Aim.
Quote verbatim the data from the line containing "From the scene" through the end of the data, inclusive.

Given information.
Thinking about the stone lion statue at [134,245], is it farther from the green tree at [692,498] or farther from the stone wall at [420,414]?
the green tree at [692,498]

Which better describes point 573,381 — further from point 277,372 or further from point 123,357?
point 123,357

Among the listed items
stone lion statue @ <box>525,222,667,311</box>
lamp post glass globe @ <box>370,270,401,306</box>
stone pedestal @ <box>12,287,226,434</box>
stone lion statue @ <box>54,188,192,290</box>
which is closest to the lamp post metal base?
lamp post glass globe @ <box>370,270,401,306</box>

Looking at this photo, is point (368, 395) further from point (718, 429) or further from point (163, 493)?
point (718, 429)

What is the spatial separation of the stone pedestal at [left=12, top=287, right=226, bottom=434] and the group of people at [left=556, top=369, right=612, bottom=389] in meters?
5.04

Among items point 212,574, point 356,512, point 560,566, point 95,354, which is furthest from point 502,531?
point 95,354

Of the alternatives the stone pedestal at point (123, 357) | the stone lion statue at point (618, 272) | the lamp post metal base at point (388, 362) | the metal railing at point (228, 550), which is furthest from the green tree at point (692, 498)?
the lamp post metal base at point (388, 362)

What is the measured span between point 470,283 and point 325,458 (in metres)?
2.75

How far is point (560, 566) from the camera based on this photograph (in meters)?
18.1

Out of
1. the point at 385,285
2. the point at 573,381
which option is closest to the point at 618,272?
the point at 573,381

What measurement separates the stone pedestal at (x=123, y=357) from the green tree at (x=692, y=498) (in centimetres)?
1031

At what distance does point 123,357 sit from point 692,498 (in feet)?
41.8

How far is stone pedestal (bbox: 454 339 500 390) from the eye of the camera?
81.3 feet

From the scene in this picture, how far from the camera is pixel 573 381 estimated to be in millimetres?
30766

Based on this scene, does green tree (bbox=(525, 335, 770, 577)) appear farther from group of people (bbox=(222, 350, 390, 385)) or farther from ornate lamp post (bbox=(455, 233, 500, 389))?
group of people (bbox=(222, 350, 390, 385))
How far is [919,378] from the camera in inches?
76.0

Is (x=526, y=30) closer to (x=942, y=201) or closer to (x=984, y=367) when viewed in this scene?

Answer for this exercise.
From the scene in this picture, how far from the camera is pixel 573 381 estimated to be in millimetres?
30766

Based on this scene, does green tree (bbox=(525, 335, 770, 577)) appear farther from group of people (bbox=(222, 350, 390, 385)) or farther from ornate lamp post (bbox=(455, 233, 500, 389))?
group of people (bbox=(222, 350, 390, 385))
How far is [919,378] from the camera in inches?
76.0

Is (x=526, y=30) closer to (x=942, y=201) or closer to (x=984, y=367) when viewed in this scene?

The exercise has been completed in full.